Die Verfassung der Berliner Republik (The Constitution of the Berlin Republic)

No. 2015-08

Juristische Zeitgeschichte steht vor einem methodischen Dilemma: Während Geschichtsschreibung üblicherweise zeitliche und persönliche Distanzierung vom Forschungsgegenstand voraussetzt, kann die zeitgeschichtliche Untersuchung konstitutioneller Normativitätsveränderungen nur durch eine Nahbeobachtung der Zeitgenossen erfolgen. Davon ausgehend unternimmt der Beitrag den Versuch, Schlüsselelemente des Verfassungsrechts und seiner Wissenschaft in der Berliner Republik zu untersuchen. Seine zentrale These lautet, dass die konstitutionelle Zeitgeschichte der Berliner Republik erzählt werden kann als ein “Abschied vom Interim” der Bonner Republik.

Verschiedene Motive ergeben sich dabei: Fragen der Verfassungsidentität sind implizit und explizit Gegenstand des Diskurses. Dazu zählen Fragen nach der Reichweite zentraler Grundrechte, aber eben auch Fragen nach dem institutionellen Setting der Polity. Zugleich fordert der soziale Wandel das Verfassungsrecht heraus, man denke an wachsenden religiösen Pluralismus und die Debatten um die Gleichstellung gleichgeschlechtlicher Lebensgemeinschaften.

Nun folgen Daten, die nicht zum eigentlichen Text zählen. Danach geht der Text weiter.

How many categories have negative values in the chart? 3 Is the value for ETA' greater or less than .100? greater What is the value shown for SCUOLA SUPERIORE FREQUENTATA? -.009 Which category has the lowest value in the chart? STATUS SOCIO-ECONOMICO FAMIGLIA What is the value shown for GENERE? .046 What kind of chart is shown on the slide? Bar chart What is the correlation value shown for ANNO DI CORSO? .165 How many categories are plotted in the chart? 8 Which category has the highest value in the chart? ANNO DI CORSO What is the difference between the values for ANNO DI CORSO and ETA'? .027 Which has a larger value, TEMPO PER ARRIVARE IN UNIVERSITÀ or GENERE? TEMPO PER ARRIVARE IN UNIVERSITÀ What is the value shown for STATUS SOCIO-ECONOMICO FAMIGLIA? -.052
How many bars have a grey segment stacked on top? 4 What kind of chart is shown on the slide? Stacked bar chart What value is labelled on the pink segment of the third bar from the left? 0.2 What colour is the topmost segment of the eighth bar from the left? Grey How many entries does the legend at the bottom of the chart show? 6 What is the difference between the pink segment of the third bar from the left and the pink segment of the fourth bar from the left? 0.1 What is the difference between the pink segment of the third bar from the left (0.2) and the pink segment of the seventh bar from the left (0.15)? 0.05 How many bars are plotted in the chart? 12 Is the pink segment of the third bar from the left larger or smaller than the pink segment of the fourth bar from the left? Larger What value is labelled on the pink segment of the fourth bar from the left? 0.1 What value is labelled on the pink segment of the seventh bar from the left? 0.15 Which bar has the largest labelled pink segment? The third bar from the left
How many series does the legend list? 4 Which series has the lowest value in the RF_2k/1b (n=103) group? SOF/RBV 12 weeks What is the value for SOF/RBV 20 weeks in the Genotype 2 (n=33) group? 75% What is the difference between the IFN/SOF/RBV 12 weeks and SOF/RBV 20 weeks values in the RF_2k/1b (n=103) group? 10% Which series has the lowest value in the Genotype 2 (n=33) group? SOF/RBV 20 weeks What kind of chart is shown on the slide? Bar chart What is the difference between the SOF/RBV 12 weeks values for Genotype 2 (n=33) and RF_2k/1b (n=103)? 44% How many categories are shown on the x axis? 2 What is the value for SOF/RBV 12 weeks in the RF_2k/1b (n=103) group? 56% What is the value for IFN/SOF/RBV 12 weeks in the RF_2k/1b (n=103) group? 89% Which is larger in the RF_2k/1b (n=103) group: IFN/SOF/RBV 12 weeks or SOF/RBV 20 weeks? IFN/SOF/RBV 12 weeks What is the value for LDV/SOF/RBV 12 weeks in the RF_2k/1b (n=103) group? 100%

Parallel durchläuft die Wissenschaft des öffentlichen Rechts in der Berliner Republik einen tiefgreifenden Prozess der Selbstvergewisserung, in dessen Verlauf Grundlagendisziplinen des öffentlichen Rechts wie die Staatslehre und vor allem die Verfassungstheorie intensive Aufmerksamkeit erfahren.